**EXERCISE DESCRIPTION:** Extract every line of the records below that contains the word "farthest", copying each one in full.

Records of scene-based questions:
------------------------------------------------

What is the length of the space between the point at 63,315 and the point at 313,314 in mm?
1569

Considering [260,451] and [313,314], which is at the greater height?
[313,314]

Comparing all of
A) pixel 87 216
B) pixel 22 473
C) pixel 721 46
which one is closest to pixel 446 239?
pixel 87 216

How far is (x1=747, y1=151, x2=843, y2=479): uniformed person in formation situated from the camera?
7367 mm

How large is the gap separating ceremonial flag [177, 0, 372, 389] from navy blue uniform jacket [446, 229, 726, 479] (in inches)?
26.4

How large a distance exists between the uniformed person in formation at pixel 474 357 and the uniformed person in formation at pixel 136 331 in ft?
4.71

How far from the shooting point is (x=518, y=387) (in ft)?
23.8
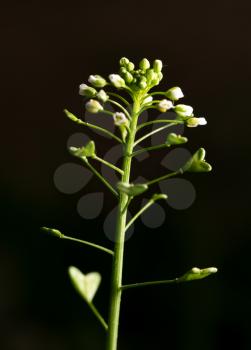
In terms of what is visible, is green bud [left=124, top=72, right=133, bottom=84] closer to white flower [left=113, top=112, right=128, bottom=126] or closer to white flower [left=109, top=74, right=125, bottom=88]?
white flower [left=109, top=74, right=125, bottom=88]

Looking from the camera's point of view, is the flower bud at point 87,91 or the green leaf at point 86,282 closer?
the green leaf at point 86,282

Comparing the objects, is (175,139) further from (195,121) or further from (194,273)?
(194,273)

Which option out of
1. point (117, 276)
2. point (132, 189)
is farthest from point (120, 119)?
point (117, 276)

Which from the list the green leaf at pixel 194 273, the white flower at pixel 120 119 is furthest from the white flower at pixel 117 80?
the green leaf at pixel 194 273

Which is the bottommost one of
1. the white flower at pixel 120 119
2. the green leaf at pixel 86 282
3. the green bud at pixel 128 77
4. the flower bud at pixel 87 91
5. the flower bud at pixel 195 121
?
the green leaf at pixel 86 282

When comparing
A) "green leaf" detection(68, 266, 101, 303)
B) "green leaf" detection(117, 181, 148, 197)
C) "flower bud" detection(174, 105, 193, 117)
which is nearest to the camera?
"green leaf" detection(68, 266, 101, 303)

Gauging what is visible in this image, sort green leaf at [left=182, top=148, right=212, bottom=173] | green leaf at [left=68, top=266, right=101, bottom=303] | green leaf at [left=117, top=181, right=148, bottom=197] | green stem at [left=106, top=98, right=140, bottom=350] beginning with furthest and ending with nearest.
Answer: green leaf at [left=182, top=148, right=212, bottom=173]
green stem at [left=106, top=98, right=140, bottom=350]
green leaf at [left=117, top=181, right=148, bottom=197]
green leaf at [left=68, top=266, right=101, bottom=303]

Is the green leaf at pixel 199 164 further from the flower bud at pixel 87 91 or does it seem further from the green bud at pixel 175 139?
the flower bud at pixel 87 91

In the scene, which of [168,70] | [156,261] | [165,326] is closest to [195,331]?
[165,326]

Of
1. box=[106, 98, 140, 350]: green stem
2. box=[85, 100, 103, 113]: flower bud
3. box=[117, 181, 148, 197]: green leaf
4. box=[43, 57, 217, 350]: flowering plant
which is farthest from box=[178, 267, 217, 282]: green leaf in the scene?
box=[85, 100, 103, 113]: flower bud
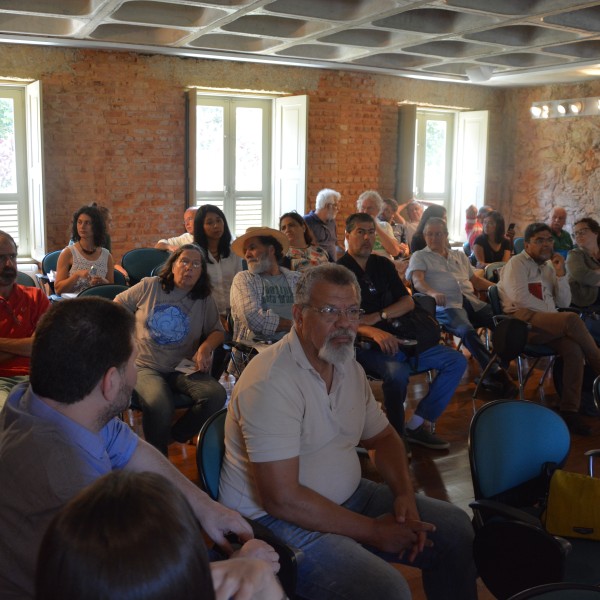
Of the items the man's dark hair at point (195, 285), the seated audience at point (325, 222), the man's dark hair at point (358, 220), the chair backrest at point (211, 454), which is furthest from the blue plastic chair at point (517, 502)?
the seated audience at point (325, 222)

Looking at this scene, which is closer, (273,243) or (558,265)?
(273,243)

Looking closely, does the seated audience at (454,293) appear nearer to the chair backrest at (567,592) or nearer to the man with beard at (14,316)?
the man with beard at (14,316)

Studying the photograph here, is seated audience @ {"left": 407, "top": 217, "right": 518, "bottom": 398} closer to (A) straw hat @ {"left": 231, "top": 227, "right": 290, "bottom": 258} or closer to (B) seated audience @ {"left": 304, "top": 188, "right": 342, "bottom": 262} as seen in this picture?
(A) straw hat @ {"left": 231, "top": 227, "right": 290, "bottom": 258}

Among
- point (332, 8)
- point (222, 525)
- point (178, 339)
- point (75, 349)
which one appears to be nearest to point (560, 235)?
point (332, 8)

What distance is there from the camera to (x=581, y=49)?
8.62m

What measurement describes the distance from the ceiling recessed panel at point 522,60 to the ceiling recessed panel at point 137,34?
13.1 ft

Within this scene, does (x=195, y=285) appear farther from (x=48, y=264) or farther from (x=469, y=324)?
(x=48, y=264)

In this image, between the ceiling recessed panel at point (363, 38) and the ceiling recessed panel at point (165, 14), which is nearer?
the ceiling recessed panel at point (165, 14)

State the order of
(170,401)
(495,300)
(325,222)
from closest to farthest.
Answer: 1. (170,401)
2. (495,300)
3. (325,222)

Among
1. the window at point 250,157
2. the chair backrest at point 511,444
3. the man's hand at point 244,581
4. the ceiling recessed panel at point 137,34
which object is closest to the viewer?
A: the man's hand at point 244,581

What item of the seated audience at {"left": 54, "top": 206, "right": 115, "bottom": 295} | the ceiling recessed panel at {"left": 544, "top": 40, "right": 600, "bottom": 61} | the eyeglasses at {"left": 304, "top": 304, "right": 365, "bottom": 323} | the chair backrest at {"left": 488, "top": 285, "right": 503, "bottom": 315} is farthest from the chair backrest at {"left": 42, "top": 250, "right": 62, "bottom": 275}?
the ceiling recessed panel at {"left": 544, "top": 40, "right": 600, "bottom": 61}

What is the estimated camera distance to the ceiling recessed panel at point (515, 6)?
20.9 ft

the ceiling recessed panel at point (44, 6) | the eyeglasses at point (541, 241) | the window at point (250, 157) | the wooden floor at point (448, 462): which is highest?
the ceiling recessed panel at point (44, 6)

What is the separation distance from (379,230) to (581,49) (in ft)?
11.0
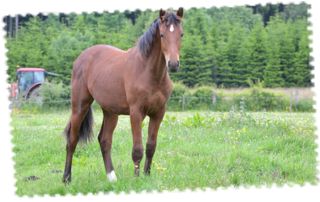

------------------------------------------------

**SOLUTION TO THIS PROBLEM:**
is farthest from point (120, 119)?
which is farthest from box=[178, 267, 217, 282]: green leaf in the scene?
from closest to farthest.
What item of the seated audience at {"left": 54, "top": 206, "right": 115, "bottom": 295} | the ceiling recessed panel at {"left": 544, "top": 40, "right": 600, "bottom": 61} | the eyeglasses at {"left": 304, "top": 304, "right": 365, "bottom": 323} | the chair backrest at {"left": 488, "top": 285, "right": 503, "bottom": 315} is farthest from the chair backrest at {"left": 42, "top": 250, "right": 62, "bottom": 275}?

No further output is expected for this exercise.